┌─ EXERCISE TEXT
To be sure, women all over the city turned off their ringers that same night in November, or the evening Making the Video: Jenny from the Block premiered on MTV, or slunk to their desks well after 10 o’clock one morning in December, unable as they were to extricate themselves from that morning’s J. Lo concert on NBC’s Today Show , live from said block. These women, it bears mentioning, know their Tariq Aziz, their Hans Blix, their Kim Jong Il, their Allison Pearson. These are otherwise smart women who simply cannot get enough news, gossip, shopping-spree summaries and office-pantry deconstructing of the incessantly publicized relationship between Jennifer Lopez and Ben Affleck.

Of course, ironic analysis (as well as maintaining self-aware humor about one’s own pathetic-ness) mitigates the shame of being caught in the vortex of Lopez-Affleck overexposure. Or does it? Few of the women interviewed for this story would allow their last names to be used.
└─
**DIRECTIONS:** Which names follow the words "know their" in the text on Jennifer Lopez and Ben Affleck? List every one.
┌─ DATA
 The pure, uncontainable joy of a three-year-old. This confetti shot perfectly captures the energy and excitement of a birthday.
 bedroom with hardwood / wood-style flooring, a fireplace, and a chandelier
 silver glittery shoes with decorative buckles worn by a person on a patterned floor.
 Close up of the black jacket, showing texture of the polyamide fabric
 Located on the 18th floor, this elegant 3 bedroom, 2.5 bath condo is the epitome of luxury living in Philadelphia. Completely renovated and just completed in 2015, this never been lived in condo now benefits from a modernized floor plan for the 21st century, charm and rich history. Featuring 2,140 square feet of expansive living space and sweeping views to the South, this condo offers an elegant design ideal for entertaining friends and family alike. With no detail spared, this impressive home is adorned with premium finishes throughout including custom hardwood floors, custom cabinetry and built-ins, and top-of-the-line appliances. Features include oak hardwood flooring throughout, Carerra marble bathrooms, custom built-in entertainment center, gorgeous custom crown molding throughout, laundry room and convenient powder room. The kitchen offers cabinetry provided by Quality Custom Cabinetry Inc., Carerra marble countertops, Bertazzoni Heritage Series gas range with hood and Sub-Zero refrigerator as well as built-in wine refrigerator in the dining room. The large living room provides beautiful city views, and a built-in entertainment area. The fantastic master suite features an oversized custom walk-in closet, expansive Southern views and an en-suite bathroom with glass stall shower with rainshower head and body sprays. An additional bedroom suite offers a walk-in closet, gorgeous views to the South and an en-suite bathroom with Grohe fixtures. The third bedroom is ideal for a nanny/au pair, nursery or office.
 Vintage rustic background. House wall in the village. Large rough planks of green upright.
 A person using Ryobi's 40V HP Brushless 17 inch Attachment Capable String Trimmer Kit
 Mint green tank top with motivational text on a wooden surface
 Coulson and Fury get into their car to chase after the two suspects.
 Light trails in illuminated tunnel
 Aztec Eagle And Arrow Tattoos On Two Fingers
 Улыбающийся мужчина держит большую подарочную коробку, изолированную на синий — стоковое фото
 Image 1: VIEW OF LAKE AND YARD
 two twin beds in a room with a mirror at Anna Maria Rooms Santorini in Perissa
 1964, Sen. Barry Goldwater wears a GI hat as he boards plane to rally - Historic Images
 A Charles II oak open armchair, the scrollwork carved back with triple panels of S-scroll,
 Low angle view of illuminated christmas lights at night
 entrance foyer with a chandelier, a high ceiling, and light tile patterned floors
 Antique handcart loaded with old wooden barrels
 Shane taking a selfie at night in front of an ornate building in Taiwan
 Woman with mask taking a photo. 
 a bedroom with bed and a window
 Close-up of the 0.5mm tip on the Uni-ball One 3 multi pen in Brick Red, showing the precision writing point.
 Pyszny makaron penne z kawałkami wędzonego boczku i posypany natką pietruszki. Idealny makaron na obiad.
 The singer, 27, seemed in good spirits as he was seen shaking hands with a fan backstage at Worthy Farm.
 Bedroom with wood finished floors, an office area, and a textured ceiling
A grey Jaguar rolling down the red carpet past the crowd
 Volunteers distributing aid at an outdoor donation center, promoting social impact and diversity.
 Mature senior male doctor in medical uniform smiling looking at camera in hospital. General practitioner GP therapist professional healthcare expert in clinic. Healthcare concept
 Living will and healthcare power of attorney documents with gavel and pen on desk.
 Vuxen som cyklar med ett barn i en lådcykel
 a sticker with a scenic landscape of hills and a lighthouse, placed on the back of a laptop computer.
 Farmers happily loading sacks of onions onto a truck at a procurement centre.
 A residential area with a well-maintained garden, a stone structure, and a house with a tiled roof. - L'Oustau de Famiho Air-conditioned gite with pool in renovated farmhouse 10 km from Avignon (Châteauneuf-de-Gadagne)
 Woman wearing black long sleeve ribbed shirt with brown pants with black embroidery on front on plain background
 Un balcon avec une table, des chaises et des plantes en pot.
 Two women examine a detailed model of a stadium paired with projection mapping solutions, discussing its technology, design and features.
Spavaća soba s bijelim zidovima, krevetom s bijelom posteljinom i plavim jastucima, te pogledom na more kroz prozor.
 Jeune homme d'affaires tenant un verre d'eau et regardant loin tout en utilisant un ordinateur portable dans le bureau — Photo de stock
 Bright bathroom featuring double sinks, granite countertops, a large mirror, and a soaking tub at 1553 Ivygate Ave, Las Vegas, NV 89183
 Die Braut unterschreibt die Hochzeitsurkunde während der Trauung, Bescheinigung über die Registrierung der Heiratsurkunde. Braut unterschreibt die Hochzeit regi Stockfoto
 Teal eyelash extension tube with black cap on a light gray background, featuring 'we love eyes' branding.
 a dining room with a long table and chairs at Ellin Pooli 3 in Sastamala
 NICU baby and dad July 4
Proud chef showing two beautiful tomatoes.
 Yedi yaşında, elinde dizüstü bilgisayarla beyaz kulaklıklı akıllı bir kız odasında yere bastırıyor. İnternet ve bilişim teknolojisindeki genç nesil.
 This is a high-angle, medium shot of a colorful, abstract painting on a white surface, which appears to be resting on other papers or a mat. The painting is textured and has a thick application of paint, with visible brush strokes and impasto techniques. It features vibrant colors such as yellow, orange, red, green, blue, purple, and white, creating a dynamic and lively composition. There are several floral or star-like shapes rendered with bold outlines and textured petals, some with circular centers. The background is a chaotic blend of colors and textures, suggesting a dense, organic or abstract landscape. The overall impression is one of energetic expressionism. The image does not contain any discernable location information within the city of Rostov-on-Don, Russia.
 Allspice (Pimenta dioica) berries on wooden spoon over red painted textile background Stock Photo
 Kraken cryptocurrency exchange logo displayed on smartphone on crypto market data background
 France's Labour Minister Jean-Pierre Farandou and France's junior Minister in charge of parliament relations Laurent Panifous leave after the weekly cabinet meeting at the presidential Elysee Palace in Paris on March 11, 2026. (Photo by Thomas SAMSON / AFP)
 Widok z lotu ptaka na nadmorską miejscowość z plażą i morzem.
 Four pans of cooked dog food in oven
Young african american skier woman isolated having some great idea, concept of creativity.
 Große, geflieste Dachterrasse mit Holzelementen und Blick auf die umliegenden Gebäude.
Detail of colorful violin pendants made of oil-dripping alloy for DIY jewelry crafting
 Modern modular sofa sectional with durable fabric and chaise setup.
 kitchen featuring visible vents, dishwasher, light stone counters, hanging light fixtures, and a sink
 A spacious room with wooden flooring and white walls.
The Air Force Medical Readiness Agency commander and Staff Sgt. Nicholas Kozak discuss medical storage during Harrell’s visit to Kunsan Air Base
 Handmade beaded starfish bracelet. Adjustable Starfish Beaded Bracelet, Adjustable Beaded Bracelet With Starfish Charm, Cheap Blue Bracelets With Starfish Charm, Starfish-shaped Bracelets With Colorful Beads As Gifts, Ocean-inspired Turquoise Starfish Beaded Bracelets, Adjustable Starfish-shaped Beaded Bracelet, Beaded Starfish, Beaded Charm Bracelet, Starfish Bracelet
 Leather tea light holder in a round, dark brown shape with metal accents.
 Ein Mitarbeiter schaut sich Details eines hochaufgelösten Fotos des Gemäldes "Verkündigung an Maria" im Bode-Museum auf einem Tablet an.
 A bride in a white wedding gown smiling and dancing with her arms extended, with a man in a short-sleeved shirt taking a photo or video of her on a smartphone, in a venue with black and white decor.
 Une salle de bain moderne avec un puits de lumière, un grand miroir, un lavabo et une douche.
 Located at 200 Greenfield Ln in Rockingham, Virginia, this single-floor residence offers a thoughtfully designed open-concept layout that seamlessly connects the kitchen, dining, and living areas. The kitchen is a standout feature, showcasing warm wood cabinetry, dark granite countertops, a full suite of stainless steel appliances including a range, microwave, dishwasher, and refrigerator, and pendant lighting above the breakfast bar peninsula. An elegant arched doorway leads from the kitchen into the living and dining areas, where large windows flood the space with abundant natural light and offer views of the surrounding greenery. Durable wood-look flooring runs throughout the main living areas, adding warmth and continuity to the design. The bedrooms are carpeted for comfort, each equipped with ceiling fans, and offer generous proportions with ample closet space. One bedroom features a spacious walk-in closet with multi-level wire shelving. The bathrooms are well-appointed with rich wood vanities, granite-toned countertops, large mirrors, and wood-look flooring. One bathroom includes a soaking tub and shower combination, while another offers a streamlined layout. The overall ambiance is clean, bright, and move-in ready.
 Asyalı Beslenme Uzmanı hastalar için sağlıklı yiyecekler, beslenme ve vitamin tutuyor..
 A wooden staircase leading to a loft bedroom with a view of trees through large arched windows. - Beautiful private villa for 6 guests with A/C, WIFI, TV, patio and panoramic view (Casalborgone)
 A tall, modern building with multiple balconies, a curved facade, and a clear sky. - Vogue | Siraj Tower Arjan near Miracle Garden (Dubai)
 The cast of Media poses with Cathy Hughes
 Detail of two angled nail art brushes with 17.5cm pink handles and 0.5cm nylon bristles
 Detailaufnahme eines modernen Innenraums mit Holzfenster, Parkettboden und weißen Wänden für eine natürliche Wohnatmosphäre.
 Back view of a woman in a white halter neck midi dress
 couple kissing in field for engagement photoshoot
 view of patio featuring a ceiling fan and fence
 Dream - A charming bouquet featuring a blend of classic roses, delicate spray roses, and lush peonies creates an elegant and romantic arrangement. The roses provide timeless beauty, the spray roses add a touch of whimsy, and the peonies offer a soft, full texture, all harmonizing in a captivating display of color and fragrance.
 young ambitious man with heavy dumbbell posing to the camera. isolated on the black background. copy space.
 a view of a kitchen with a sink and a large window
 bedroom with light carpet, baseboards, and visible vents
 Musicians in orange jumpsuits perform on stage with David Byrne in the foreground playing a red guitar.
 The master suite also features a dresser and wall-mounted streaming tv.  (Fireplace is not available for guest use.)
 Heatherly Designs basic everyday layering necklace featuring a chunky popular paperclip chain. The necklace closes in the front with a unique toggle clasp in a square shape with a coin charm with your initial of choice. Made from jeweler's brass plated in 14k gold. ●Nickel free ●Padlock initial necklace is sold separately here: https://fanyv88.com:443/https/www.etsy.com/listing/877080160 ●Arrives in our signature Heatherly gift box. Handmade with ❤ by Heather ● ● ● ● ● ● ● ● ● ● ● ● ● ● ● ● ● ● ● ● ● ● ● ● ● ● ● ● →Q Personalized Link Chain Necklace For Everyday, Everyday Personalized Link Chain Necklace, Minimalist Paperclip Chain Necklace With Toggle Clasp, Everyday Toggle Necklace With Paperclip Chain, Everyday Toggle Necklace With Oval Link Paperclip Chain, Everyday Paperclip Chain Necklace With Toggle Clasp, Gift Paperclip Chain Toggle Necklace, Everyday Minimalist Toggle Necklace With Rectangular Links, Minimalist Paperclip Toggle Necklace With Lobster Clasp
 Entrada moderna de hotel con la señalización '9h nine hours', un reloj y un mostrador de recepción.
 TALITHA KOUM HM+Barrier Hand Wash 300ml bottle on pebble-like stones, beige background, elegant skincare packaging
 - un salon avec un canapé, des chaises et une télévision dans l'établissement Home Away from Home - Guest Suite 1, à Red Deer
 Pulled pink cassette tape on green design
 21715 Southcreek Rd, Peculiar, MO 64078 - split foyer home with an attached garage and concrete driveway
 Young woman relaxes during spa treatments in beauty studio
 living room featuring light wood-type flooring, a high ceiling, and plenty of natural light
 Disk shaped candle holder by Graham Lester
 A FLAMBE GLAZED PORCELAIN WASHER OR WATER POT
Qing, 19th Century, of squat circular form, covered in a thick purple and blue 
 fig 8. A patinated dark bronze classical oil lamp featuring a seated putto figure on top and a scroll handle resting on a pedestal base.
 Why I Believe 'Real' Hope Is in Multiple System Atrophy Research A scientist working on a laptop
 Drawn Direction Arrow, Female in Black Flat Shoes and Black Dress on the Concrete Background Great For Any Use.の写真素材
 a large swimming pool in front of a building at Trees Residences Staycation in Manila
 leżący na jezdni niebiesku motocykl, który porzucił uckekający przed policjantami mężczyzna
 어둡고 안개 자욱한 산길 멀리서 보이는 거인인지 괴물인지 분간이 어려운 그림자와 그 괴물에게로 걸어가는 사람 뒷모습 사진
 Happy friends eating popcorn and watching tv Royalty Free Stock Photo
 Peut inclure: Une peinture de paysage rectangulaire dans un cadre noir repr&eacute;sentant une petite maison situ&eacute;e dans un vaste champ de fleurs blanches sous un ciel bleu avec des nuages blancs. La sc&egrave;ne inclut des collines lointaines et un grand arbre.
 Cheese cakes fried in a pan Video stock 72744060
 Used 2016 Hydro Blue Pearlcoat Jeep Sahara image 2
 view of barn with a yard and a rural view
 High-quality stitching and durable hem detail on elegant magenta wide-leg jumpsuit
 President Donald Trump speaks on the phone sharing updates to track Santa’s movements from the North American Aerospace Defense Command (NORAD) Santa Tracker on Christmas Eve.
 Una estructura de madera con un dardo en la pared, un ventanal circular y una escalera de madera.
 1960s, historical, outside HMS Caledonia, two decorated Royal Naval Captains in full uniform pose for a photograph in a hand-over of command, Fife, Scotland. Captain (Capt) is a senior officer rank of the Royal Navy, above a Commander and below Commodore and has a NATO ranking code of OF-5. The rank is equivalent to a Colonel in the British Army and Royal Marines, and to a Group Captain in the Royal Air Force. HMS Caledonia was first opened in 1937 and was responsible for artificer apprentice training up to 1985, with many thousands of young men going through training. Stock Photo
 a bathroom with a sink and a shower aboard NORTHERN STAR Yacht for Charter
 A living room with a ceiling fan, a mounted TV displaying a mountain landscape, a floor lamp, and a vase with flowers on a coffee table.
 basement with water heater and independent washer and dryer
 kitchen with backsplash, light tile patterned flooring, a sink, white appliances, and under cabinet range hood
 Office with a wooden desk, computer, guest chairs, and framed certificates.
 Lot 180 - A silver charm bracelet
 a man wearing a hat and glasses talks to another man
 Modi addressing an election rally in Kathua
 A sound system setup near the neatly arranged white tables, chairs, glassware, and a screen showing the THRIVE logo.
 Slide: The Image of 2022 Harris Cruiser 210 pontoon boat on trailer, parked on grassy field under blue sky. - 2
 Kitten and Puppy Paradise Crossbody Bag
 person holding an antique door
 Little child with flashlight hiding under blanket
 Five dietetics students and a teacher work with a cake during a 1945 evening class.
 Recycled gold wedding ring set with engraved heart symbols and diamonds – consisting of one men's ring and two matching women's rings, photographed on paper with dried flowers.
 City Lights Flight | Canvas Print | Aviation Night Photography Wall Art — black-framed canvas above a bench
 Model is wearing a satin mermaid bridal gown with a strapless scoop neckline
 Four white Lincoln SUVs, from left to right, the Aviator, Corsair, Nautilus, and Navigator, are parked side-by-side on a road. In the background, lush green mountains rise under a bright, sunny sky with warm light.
└─
**SOLUTION:** Tariq Aziz, Hans Blix, Kim Jong Il, Allison Pearson